田中久也(川崎医大総合臨床部・研修医2年)

 さる3月16-17日,川崎医科大学総合臨床医学教室主宰の,主に卒後3年目までの研修医を対象とした基本的臨床技能のセミナーおよび客観的評価試験(OSCE)が行なわれました。毎年1度行なわれるこのセミナーは,今まで総合診療部に所属する医師が対象でしたが,今回は初めて広く一般に公募し,卒後1年目から10年以上の医師まで合計7名が参加して盛会に終わりました。

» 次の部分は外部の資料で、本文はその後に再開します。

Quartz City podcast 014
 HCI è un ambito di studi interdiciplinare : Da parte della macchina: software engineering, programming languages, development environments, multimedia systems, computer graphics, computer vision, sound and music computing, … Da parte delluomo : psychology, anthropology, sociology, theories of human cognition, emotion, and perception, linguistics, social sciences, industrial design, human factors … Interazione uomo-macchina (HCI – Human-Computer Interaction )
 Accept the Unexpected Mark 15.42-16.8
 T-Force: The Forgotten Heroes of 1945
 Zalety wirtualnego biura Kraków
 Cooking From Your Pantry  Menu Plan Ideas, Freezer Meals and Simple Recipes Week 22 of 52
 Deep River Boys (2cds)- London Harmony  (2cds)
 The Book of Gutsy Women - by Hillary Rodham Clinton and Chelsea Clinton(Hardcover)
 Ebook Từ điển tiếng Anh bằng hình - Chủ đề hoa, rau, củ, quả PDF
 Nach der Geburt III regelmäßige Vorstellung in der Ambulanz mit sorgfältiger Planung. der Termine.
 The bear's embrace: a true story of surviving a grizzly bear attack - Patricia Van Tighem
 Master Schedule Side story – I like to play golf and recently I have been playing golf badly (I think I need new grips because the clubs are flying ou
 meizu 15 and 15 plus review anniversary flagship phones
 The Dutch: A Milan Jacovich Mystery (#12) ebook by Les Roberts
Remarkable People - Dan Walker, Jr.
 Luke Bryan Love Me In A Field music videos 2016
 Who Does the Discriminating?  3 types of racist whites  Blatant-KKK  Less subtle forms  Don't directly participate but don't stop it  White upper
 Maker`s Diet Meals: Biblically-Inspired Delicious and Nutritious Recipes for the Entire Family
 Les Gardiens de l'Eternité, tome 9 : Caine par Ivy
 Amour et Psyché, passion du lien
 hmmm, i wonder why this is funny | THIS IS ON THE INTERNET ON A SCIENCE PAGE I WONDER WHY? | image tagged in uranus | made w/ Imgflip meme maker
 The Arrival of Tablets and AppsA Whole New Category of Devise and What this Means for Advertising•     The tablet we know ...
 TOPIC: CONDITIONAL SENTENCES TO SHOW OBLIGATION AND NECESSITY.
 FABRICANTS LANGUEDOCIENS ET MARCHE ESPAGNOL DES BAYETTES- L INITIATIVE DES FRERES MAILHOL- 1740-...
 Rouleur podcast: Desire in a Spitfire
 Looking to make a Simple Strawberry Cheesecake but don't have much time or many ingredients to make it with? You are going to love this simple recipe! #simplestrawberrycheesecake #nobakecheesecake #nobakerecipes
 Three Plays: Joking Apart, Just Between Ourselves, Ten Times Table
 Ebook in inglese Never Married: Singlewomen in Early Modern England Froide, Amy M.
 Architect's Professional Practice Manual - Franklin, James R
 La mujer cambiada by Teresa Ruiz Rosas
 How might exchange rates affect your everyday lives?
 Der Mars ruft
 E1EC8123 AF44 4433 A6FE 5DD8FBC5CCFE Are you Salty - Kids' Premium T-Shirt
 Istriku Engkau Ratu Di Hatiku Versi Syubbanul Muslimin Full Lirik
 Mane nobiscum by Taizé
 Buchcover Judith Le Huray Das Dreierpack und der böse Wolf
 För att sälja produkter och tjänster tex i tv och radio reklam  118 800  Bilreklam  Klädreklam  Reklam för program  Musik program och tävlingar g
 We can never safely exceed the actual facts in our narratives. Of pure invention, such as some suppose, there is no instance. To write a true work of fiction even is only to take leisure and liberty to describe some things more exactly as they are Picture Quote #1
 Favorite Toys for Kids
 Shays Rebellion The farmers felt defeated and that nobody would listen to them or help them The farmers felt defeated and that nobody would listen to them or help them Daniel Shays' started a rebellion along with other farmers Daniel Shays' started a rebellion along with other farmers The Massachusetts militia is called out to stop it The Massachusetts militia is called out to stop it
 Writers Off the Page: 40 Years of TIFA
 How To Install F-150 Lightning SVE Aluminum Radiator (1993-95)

会の内容については参加者である齊藤先生のレポートに詳しいのでここでは省かせていただきます。

日常診療に頻繁に用いる技能を評価

 さて,基本的臨床技能といってもその項目は多岐にわたり,したがってすべてをたった2日で網羅するのは不可能なわけですが,この会では日常診療において特に使用頻度の高い技能についての試験が行なわれます。特徴的なのはプレゼンテーション能力や胸写の読影能力などの試験ばかりでなく,患者様やその御家族に対する行動科学的なアプローチについても基本的臨床技能として試されることです。
 日常診療ではその現場が診療所であれ大学病院であれ,患者様はもちろんのことそのご家族にも接する機会は多く,そこで患者様の病気についてさまざまな話し合いがなされるわけですが,その方法については医師それぞれの資質によるところが大きく,対応はまちまちであるのが現状かと思います。しかし,その社会的な背景も含めてよく共感することでお互いの理解が深まり,よりよい医師-患者-家族関係の構築,さらにはよりよい医療の提供につながるのではないでしょうか。このような態度を医師がみな実践することは,医療の質の向上の助けとなることでしょう。行動科学的アプローチが基本的臨床技能として位置づけられるのは,このためだと感じています。

試行錯誤の成果

 医師として学ばねばならないことは非常に多く,すべてを身につけるのはもはや不可能ですが,基本としておさえておかねばならない知識や技能はあるだろうと感じます。では,どこまでが基本なのか,何をどのように身につけていけばよいのか,こんなことを考えながら初期研修を進めてきました。今回の「レジデントオスキー」で最優秀賞をいただくことができたのは,こうした考えで試行錯誤しつつ行なった研修の1つの結果が現れたものと満足するとともに非常に嬉しく思います。これを糧に,よりいっそうの努力を続ける所存です。
 最後に,私をここまで育ててくださった川崎医科大学総合診療部のスタッフの皆さん,そしてローテート先でお世話になった各専門科の先生方,コメディカルの方々に感謝いたします。